Geopolitical Tensions Resurface, Oil Prices Surge at Market Open

Deep News
04/13

Over the past weekend, direct negotiations between the US and Iran took place in Pakistan. Following a marathon 21-hour discussion, the two delegations failed to reach a consensus, with both sides remaining uncompromising on core issues such as nuclear programs and Strait control. US Central Command forces announced that a maritime blockade on all traffic entering and exiting Iranian ports will commence at 10:00 AM Eastern Time on April 13 (22:00 Beijing time today). Against the backdrop of escalating geopolitical tensions, domestic crude oil prices experienced a sharp upward surge at the opening of today's early trading session, maintaining high volatility throughout the day with intraday gains fluctuating around 4%. It is anticipated that oil prices may continue to carry a significant risk premium during the period of disrupted transit through the Strait of Hormuz.

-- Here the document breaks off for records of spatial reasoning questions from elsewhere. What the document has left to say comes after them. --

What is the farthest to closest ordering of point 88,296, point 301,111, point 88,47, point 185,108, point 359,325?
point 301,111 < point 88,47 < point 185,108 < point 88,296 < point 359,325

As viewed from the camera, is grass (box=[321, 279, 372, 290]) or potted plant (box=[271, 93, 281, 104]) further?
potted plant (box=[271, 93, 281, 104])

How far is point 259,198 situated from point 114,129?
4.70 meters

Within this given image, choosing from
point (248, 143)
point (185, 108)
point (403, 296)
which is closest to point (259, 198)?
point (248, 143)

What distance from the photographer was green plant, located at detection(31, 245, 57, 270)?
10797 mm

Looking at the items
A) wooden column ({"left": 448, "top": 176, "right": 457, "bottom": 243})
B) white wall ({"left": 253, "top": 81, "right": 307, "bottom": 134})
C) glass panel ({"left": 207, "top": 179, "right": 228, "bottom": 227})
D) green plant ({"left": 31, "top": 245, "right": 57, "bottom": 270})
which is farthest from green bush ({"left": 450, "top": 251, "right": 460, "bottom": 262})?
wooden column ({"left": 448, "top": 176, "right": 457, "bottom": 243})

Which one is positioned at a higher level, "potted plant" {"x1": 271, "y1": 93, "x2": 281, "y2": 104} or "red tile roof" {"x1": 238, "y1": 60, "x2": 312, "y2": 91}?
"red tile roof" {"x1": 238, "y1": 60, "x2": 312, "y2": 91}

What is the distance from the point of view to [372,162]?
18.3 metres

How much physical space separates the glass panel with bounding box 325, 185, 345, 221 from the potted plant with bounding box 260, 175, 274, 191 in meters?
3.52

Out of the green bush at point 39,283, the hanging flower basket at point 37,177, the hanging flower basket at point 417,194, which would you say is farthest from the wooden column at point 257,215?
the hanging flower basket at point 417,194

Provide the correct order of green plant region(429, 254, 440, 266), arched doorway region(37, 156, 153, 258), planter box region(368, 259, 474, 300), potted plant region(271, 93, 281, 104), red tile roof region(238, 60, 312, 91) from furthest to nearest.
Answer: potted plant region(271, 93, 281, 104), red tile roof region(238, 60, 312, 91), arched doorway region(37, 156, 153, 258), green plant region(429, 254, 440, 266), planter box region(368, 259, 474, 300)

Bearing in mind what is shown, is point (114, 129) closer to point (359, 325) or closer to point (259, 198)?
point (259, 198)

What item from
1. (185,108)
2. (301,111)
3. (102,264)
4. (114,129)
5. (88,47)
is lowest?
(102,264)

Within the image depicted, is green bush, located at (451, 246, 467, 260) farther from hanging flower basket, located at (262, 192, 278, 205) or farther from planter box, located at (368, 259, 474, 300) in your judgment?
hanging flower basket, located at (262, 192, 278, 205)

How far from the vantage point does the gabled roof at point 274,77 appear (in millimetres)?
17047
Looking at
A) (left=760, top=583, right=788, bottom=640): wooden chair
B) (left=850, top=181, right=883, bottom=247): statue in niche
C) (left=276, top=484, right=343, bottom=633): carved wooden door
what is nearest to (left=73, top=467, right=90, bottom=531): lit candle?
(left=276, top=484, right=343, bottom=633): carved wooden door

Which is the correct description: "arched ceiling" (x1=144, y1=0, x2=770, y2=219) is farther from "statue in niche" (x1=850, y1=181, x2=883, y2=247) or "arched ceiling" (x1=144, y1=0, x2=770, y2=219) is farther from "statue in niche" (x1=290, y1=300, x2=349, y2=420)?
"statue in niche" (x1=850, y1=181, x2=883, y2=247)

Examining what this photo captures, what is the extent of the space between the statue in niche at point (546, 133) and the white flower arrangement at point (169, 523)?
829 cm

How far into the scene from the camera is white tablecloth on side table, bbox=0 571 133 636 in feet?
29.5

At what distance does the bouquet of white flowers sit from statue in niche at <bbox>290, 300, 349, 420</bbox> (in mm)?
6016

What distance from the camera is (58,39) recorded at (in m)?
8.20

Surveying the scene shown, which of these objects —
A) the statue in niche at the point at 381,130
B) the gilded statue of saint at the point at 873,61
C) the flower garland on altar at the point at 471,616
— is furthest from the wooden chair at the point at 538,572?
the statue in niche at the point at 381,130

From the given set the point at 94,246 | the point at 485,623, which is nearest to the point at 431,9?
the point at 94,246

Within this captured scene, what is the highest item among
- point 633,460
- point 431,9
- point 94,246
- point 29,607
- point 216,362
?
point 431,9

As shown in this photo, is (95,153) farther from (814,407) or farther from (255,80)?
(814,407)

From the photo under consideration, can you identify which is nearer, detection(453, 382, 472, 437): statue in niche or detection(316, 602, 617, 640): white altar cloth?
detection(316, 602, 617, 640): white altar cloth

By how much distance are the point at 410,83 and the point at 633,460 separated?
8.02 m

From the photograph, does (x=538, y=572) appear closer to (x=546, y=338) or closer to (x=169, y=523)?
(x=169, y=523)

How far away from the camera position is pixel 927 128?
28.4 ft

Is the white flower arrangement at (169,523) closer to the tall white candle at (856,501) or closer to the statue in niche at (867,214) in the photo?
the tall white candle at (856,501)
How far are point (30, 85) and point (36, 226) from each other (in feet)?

From a fundamental perspective, Iran's effective blockade of the Strait of Hormuz has already forced Middle Eastern oil producers to cut production by approximately 10 million barrels per day. OPEC's crude oil output in March recorded its largest decline in decades, as conflicts in the Middle East hindered exports from key member states. OPEC's daily production plummeted by 7.56 million barrels to 22 million barrels, a decrease of about 25%. Additionally, refineries in Saudi Arabia, Kuwait, Bahrain, and Iran have suffered damage affecting approximately 4 million barrels per day of refining capacity. The Saudi East-West Pipeline has also seen a reduction in transport capacity of 700,000 barrels per day. If transit restrictions through the Strait of Hormuz persist, not only will there be a direct impact on crude oil supply, but the supply dynamics of related fuels will also be affected. Currently, the Strait of Hormuz is likely to maintain low or very low efficiency for navigation. The marginal flow of crude oil from producing to consuming nations remains subdued, which will accelerate the drawdown of onshore inventories on one hand, and impact the pace at which Asian nations release strategic petroleum reserves to maintain normal production on the other. However, it is certain that the current logic of supply contraction in crude oil will continue, supporting the potential for an upward shift in the overall price center. Nevertheless, trading rhythms are difficult to predict, and investors are advised to focus on timing, considering entry opportunities on significant price dips for potential recovery.